Under this line sits a listing. Repeat exactly and only its lines from the one holding "YOUNG EXPLORERS ACADEMY" through the one holding "MONTHLY MEETINGS DATES |2:30PM-3:00PM"; skip pictures.

:: Records supplied ::
============================================================
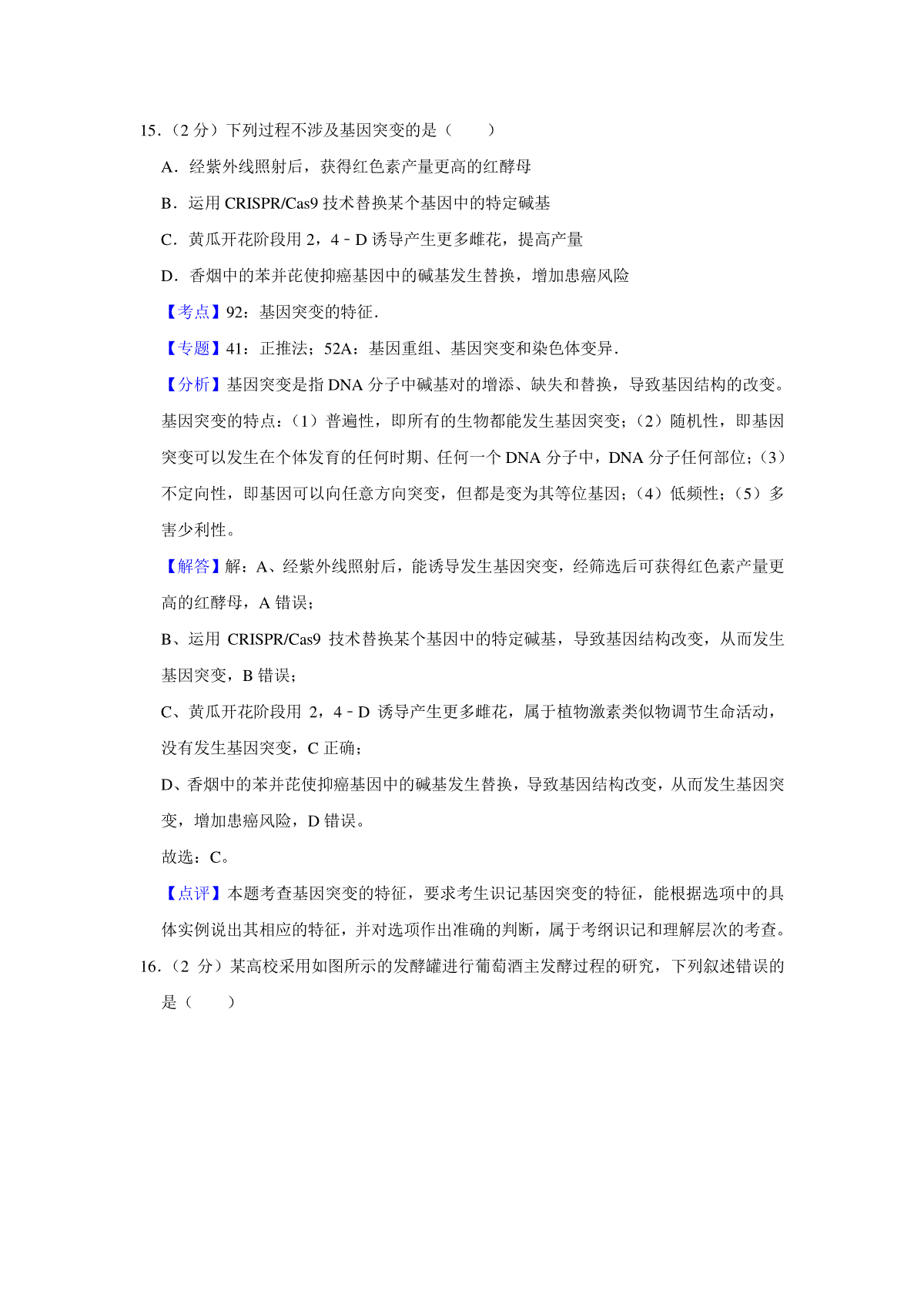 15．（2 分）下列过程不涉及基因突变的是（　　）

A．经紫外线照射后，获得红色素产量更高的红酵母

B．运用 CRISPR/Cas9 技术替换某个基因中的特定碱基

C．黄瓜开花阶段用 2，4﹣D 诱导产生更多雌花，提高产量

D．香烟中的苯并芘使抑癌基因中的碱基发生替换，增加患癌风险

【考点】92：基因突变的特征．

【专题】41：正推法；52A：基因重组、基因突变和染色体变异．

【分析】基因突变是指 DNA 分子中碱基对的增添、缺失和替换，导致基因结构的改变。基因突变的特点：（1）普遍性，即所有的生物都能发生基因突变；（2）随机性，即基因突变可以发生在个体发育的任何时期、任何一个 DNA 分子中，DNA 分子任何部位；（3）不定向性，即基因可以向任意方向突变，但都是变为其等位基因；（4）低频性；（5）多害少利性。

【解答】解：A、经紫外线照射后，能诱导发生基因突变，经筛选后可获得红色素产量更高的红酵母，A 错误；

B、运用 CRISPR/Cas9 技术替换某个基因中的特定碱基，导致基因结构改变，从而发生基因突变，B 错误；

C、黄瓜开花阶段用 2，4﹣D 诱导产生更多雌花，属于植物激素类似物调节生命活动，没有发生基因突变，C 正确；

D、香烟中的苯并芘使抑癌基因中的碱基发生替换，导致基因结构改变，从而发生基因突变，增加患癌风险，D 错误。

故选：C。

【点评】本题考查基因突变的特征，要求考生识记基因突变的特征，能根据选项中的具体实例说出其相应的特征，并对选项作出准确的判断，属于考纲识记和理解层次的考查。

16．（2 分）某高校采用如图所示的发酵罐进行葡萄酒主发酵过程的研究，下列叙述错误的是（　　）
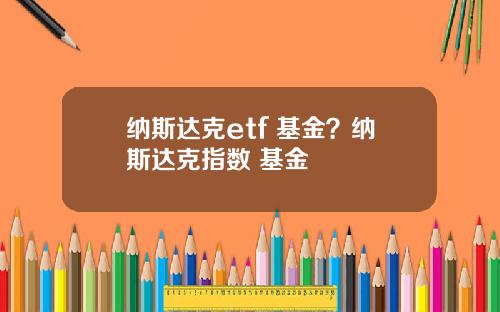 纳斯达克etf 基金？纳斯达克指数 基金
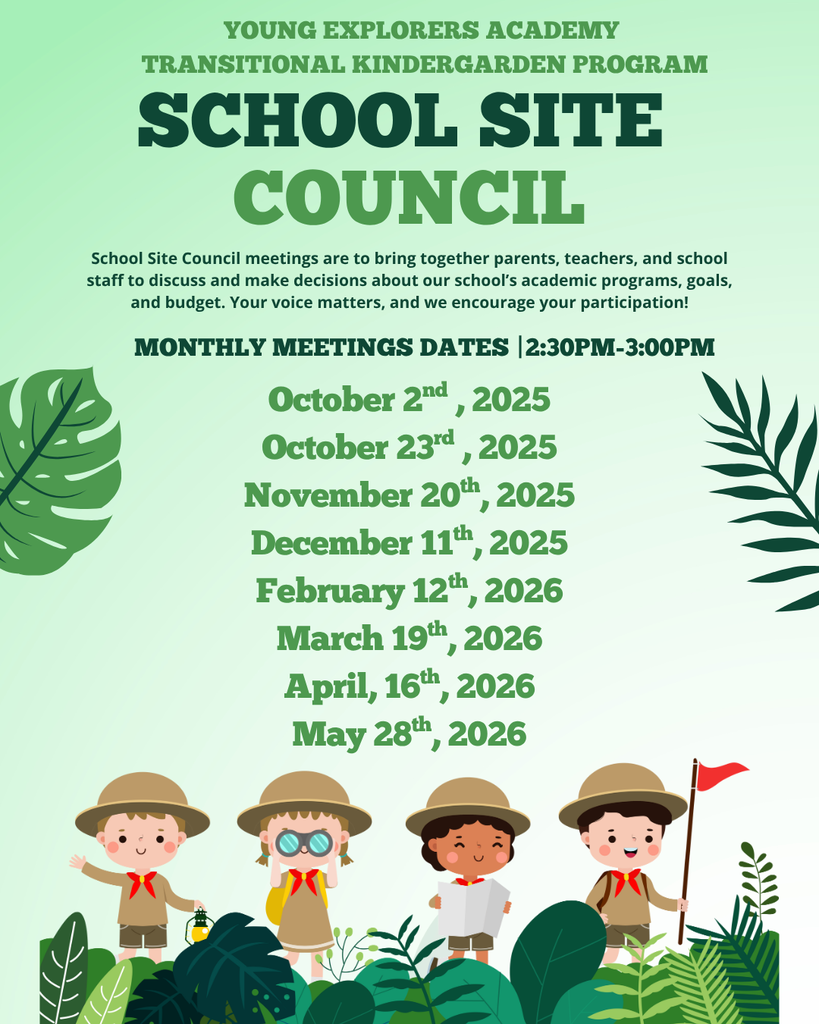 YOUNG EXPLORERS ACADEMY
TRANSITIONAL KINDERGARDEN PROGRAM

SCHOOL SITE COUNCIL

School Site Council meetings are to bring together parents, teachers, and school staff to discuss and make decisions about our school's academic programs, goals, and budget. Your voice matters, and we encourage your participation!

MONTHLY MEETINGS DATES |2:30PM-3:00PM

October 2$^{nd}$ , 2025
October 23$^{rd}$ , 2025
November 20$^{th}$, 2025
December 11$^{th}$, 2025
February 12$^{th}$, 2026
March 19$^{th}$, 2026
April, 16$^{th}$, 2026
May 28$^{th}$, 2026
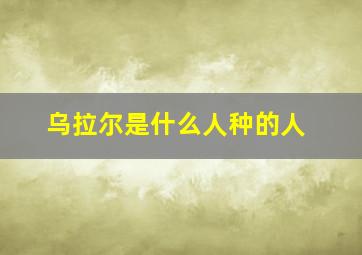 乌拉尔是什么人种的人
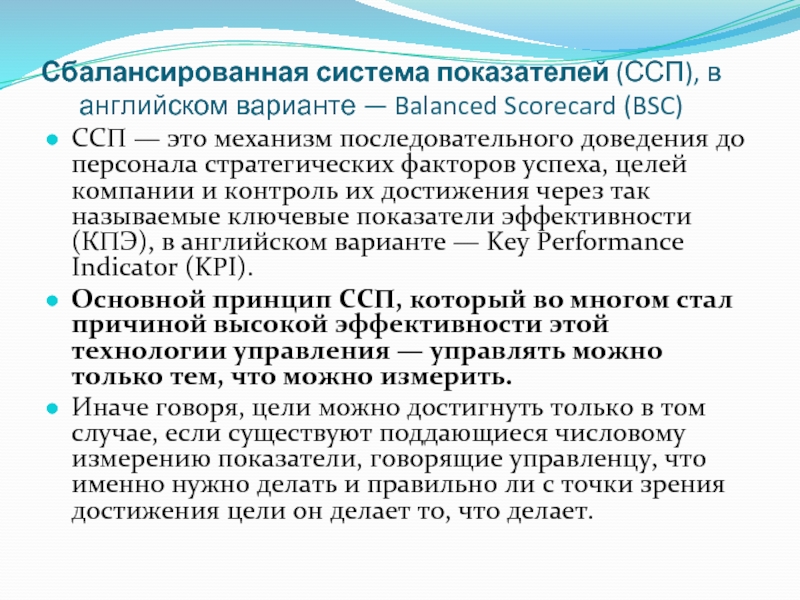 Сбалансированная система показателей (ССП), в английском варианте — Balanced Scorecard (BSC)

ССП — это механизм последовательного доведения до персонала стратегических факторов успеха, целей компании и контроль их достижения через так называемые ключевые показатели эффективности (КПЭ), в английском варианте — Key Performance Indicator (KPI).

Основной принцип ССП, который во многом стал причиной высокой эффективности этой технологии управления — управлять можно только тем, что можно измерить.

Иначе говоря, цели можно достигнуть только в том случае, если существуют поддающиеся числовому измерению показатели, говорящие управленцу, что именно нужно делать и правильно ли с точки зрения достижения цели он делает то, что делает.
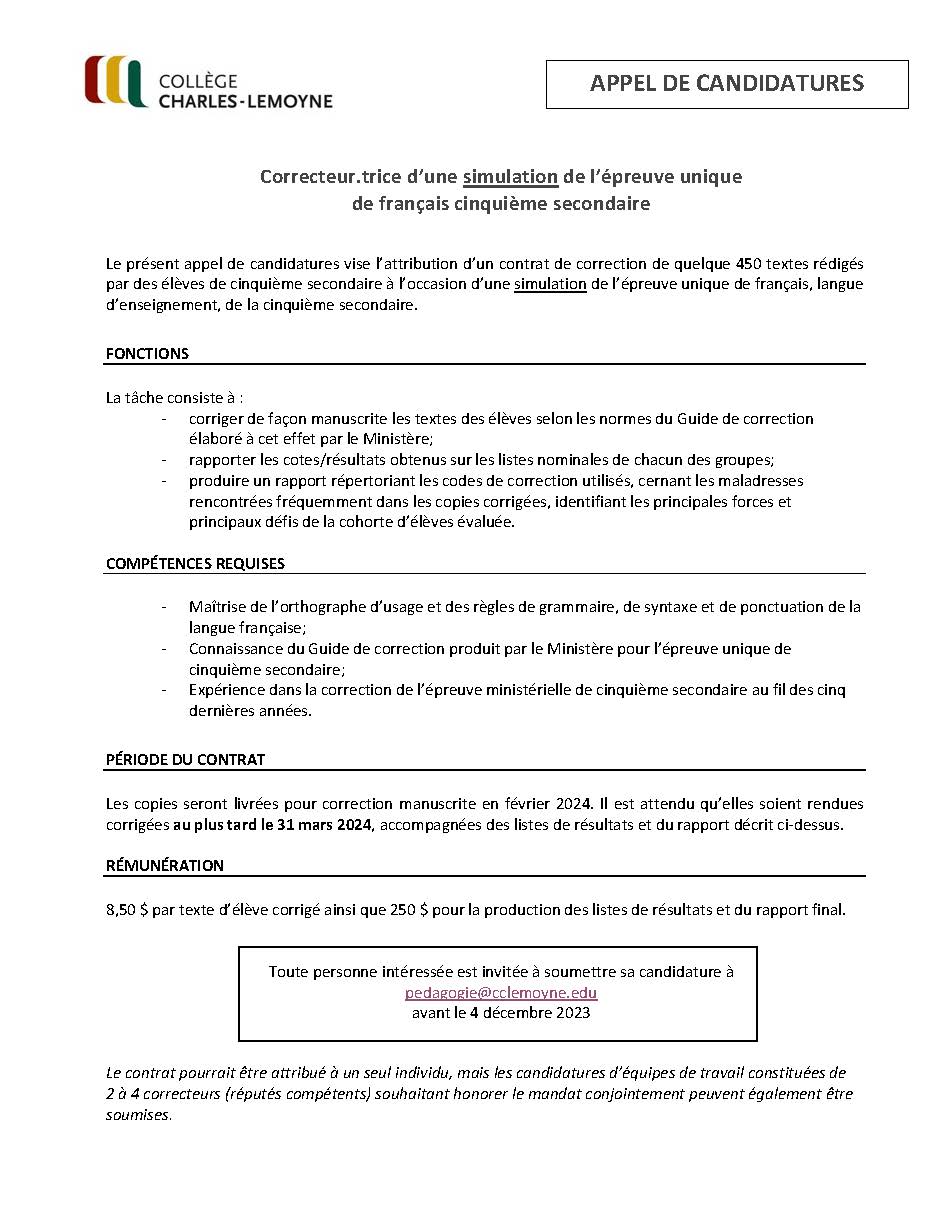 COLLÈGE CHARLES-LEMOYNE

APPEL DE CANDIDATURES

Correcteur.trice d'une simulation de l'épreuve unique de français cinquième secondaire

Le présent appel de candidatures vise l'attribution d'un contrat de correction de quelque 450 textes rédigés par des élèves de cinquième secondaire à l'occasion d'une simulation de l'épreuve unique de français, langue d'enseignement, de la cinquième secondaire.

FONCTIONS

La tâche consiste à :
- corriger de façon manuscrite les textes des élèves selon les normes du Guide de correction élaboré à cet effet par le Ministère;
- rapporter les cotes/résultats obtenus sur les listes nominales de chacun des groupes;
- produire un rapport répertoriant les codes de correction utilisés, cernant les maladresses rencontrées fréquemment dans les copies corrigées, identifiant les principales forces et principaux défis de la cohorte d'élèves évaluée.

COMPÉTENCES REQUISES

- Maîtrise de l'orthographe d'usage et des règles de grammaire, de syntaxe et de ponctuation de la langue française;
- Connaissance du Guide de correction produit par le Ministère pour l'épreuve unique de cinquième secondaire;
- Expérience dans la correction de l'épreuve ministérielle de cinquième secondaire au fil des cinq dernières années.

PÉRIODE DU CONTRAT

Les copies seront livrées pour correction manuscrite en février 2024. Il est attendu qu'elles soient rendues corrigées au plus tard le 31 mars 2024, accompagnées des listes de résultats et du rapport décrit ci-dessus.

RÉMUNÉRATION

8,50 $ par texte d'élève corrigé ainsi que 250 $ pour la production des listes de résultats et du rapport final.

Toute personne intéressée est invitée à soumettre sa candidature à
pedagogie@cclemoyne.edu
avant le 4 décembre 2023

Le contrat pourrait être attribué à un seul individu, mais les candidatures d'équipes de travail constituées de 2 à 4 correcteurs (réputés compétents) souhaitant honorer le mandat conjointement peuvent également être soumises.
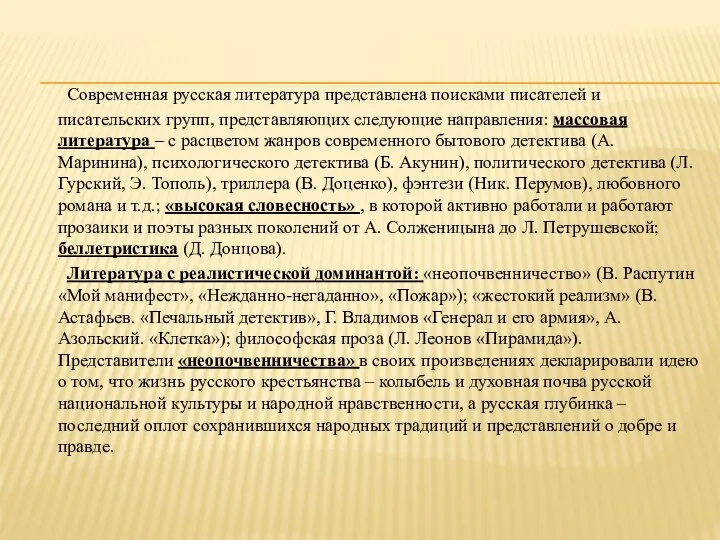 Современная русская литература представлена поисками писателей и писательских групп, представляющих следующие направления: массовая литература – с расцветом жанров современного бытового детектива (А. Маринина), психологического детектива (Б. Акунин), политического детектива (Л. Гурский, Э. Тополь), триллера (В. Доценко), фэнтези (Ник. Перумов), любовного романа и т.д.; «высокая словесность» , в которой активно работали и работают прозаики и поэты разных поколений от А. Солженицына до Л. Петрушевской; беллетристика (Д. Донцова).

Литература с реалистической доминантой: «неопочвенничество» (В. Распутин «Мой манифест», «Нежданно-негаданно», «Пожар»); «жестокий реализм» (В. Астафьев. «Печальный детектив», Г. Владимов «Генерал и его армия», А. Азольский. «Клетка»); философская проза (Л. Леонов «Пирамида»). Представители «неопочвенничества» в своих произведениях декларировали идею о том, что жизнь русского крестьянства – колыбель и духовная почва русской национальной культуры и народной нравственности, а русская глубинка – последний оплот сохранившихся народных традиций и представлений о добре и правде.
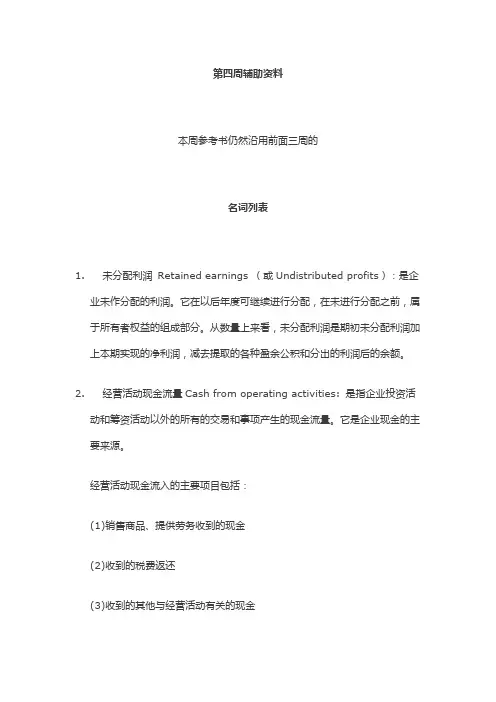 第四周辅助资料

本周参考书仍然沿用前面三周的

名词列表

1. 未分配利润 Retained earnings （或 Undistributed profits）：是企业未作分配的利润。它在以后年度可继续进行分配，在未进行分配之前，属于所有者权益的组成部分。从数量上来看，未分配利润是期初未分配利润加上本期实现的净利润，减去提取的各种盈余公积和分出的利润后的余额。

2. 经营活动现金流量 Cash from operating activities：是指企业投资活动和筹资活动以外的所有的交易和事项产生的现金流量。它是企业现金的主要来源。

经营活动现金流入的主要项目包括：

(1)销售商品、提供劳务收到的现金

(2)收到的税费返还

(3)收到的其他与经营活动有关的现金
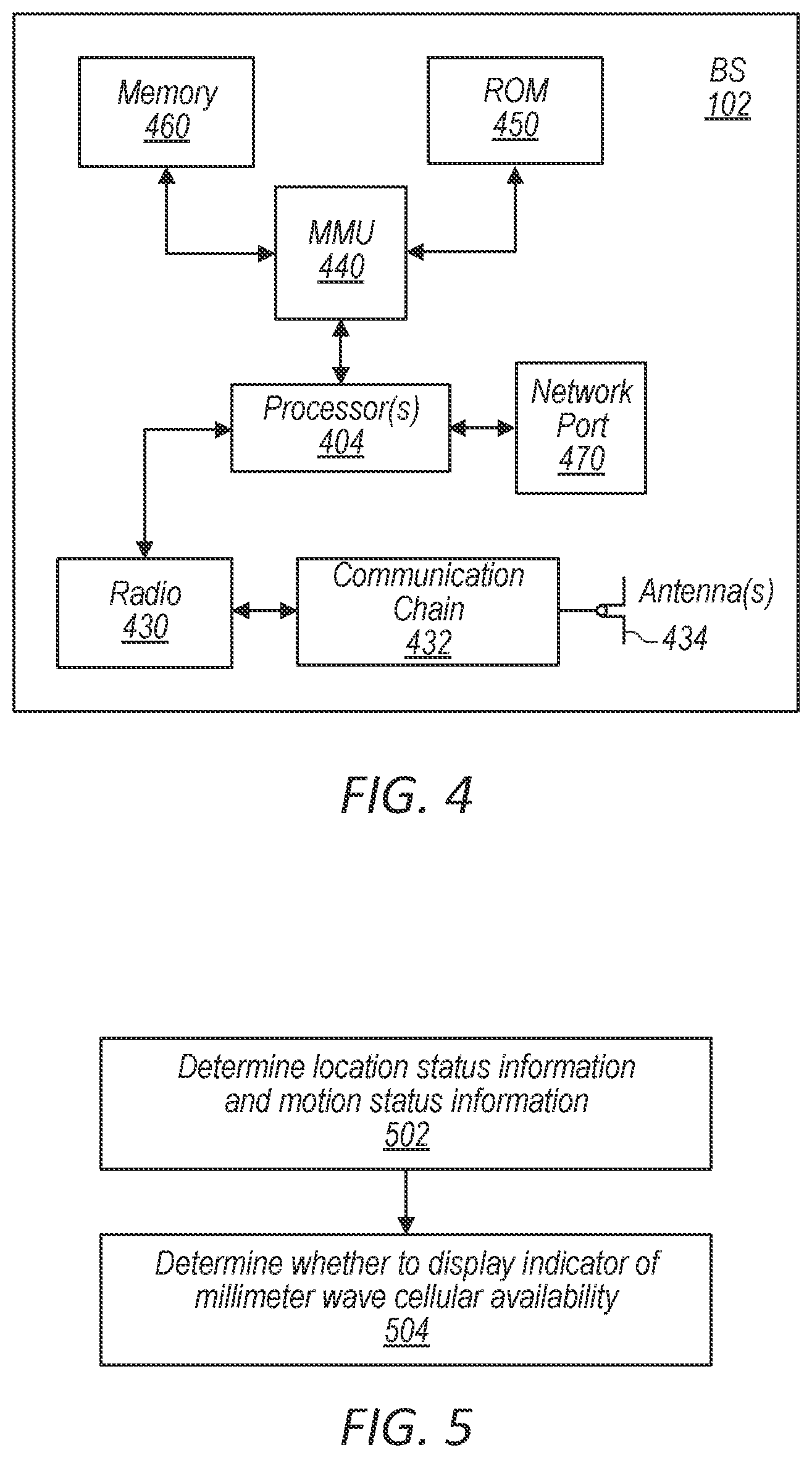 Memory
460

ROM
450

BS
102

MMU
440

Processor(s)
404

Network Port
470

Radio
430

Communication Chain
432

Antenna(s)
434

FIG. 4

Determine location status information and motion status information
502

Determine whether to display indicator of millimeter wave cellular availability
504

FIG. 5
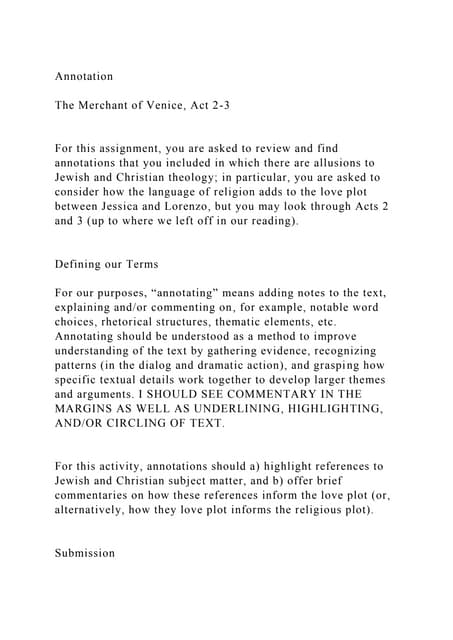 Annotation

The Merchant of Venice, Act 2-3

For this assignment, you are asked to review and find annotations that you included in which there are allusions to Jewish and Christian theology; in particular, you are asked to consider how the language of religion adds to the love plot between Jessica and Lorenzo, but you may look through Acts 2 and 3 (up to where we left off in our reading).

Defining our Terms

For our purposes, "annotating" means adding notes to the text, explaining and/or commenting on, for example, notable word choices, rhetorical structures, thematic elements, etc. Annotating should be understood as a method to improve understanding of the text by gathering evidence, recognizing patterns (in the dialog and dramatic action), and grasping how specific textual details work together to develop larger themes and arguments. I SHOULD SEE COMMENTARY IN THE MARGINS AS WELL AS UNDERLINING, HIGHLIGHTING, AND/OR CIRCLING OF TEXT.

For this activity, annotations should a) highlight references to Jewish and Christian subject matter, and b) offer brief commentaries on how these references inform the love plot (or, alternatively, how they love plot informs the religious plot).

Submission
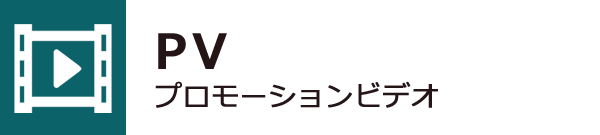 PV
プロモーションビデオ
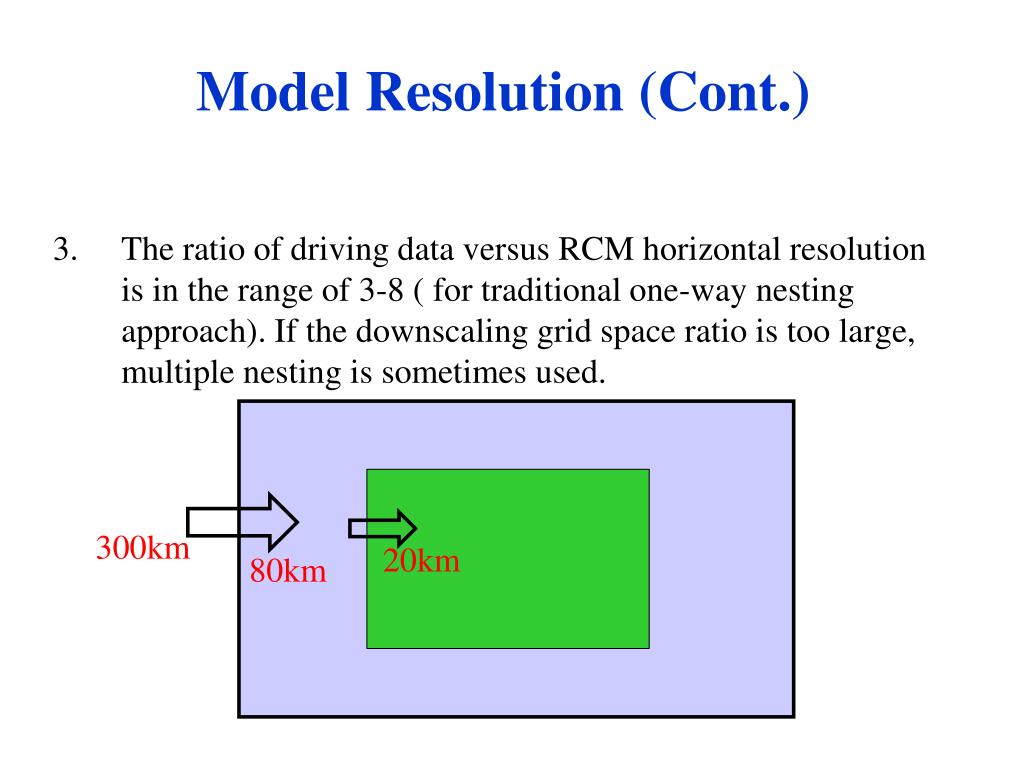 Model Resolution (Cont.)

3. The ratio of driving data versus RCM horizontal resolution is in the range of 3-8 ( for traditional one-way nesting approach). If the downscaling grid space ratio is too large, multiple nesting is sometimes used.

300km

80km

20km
============================================================
:: Answer section ::
 YOUNG EXPLORERS ACADEMY
TRANSITIONAL KINDERGARDEN PROGRAM

SCHOOL SITE COUNCIL

School Site Council meetings are to bring together parents, teachers, and school staff to discuss and make decisions about our school's academic programs, goals, and budget. Your voice matters, and we encourage your participation!

MONTHLY MEETINGS DATES |2:30PM-3:00PM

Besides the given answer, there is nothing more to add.